Tim Ahearne

Personal information
- Born: 17 August 1885 Athea, Limerick, Ireland
- Died: 12 December 1968 (aged 83) Deposit, New York, USA

Sport
- Sport: Athletics
- Event: long jump / high jump
- Club: Athea

Medal record
Representing Great Britain
Olympic Games
| Gold medal – first place | 1908 London | Triple jump |

= Tim Ahearne =

Irish long and triple jumper

Timothy Joseph Ahearne (17 August 1885 – 12 December 1968) was an Irish track and field athlete who competed for the United Kingdom of Great Britain and Ireland in the 1908 Summer Olympics.

== Biography ==
Son of William Aherne, a farmer, and Margaret Aherne (née Shine), he was born in Dirreen, Athea, Limerick, and was the older brother of Dan Ahearn, the world record holder of the triple jump from 1911–1924.

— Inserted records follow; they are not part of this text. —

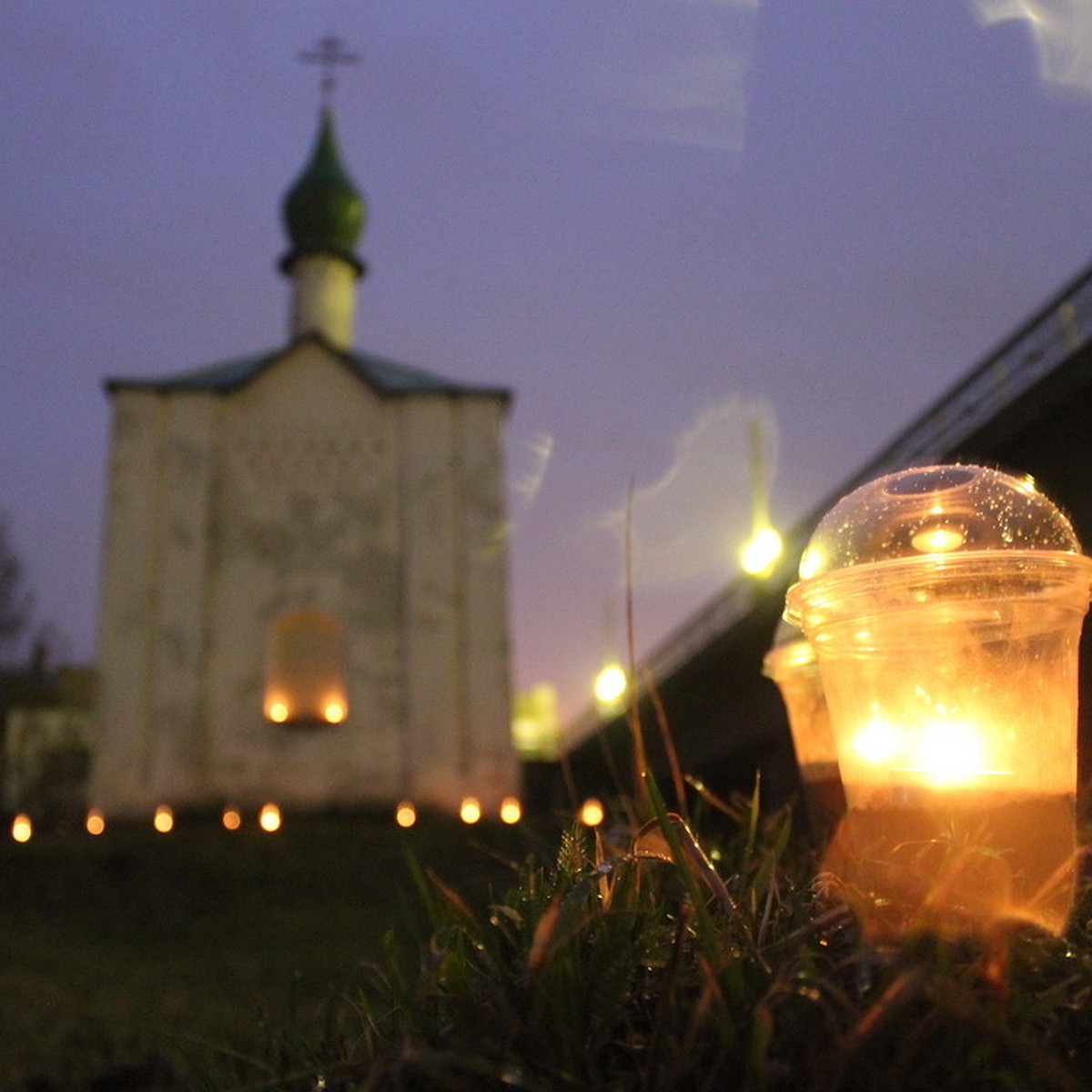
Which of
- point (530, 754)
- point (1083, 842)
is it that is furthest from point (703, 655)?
point (530, 754)

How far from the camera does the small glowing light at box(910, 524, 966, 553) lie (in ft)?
6.96

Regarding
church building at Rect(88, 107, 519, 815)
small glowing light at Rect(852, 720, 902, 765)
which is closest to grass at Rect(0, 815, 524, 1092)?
church building at Rect(88, 107, 519, 815)

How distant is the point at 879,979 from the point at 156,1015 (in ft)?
25.5

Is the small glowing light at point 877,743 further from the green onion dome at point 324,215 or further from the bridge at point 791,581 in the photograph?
the green onion dome at point 324,215

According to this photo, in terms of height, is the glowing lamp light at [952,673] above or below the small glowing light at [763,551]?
below

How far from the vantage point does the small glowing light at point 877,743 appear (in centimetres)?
208

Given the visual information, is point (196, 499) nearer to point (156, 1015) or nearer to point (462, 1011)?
point (156, 1015)

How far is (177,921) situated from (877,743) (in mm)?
14235

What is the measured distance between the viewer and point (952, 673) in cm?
206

Ahearne won the gold medal in the triple jump at the 1908 Summer Olympics held in London while representing the United Kingdom of Great Britain and Ireland. He finished eighth in the long jump competition and also participated in the standing long jump event, but his result is unknown. In the 110 metre hurdles, where he was an Irish champion, he was eliminated in the semi-finals.

After his Olympic victory in 1908, Ahearne won the British AAA Championships title in the long jump event
at the 1909 AAA Championships.

Ahearne emigrated to New York in 1909 and joined the Irish American Athletic Club. He also competed for a time for the rival New York Athletic Club. Later in life, Ahearne raised "prize-winning" cattle on a farm in upstate New York. His current relatives live in America today.